I had a bad night last Thursday.
After patching two test RAC databases and one production RAC with 180417 DB Bundle Patch (and some one-offs), I got to the point where it was time to update the most critical RAC system.
We were really looking forward to this as we had hit a few bugs that this DBBP and one-offs should fix. But boy, did that go wrong…
It was scheduled for evening/night and I got approval to start at 7pm. This is a 5-node RAC (12.1 without any patches) and it was supposed to take a bit more than an hour per node, so I was looking at about 7 hours.
When I started, everything went really smoothly. I’ve done it a few times before, on similar systems, so I just hoped I wouldn’t run into any issues while patching.
At about 3am, while I was patching the last node, the customers called to complain that nothing seems to be working. The patches are rolling patches, so with careful planning we promised a “no down-time” maintenance window. But they claimed that EVERYTHING is down.
We started investigating and saw that the load average on the servers had skyrocketed with 100% CPU (and these are not small servers), while sessions were stuck on library cache latches and mutexes.
We decided to finished the patch and see if things calm down. They didn’t.
After a while I opened an SR and in parallel, contacted Mike Dietrich. Mike tried to help but unfortunately, he wasn’t next to a computer to see the SR and trace files, so his assistance was limited. He did give me moral support, which was helpful (and actually suggested a real solution as well which we didn’t implement, I’ll explain soon).
In the meantime, we decided to move to DR, as this system was completely useless. The guys (IT, developers, etc.) did a great job and the system was up and running on the DR side (it wasn’t perfect, but it worked).
After another couple of hours, the solution came from Oracle support. Since this was a library cache issue (which is hard to investigate) and with Oracle support’s reputation, I didn’t expect a fix from them so quickly, but it didn’t take long for the engineer to realize that it’s probably an unpublished bug (25058954) related to SQL Plan Directives and he gave me instructions to turn it off. After the fix our load test went from 8 executions per minute to more than 20,000!
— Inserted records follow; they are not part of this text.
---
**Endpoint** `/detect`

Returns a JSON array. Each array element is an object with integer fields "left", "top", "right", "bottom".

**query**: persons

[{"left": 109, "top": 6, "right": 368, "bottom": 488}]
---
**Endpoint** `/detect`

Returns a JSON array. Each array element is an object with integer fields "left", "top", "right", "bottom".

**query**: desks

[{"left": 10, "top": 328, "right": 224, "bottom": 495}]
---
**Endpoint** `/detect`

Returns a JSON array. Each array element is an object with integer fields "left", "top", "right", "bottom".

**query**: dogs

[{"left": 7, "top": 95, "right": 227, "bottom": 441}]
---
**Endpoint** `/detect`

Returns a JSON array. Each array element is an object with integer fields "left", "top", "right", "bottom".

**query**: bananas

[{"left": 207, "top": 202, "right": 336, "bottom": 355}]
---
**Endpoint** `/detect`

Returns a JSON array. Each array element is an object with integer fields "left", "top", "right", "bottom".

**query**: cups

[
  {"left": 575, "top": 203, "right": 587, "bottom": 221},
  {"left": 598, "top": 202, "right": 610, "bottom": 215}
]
The funny thing is that while talking to Mike he suggested a fix (disabling adaptive features, you can read more about it here), but then he realized that in our database the optimizer_features_enable is set to 18.104.22.168, which means that these features should be off anyway, so we ended up not doing that. The solution we used eventually was to disable SQL Plan Directive, which is a 12.1 feature and it should have been disabled, but for some reason it wasn’t. The fix that Mike suggested should actually have worked, if he hadn’t ruled it out because of the OFE parameter. Later, in the SR, the engineer admitted that he hadn’t noticed the OFE setting, otherwise he wouldn’t have suggested it, thinking that it was already off (as Mike did).
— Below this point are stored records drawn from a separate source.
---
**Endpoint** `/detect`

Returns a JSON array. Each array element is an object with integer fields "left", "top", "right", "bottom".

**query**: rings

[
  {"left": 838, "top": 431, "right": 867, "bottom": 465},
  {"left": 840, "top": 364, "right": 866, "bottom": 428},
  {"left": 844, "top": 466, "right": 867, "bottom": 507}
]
The frustrating part is that I don’t know how we could have avoided this. It’s the same system with the same code, running on the same environment as the test and the other production (give or take, the critical one has more nodes and stronger servers, and more load, but same OS, same versions and everything). We installed the latest DBBP (when we started rolling this out, it was before July patches were published). We used the DBBP and not the PSU as it has more bug fixes (some of which we needed), and still a degradation bug brought a production system down
At least Oracle support saved the day by providing an accurate fix quickly and I’m thankful for that.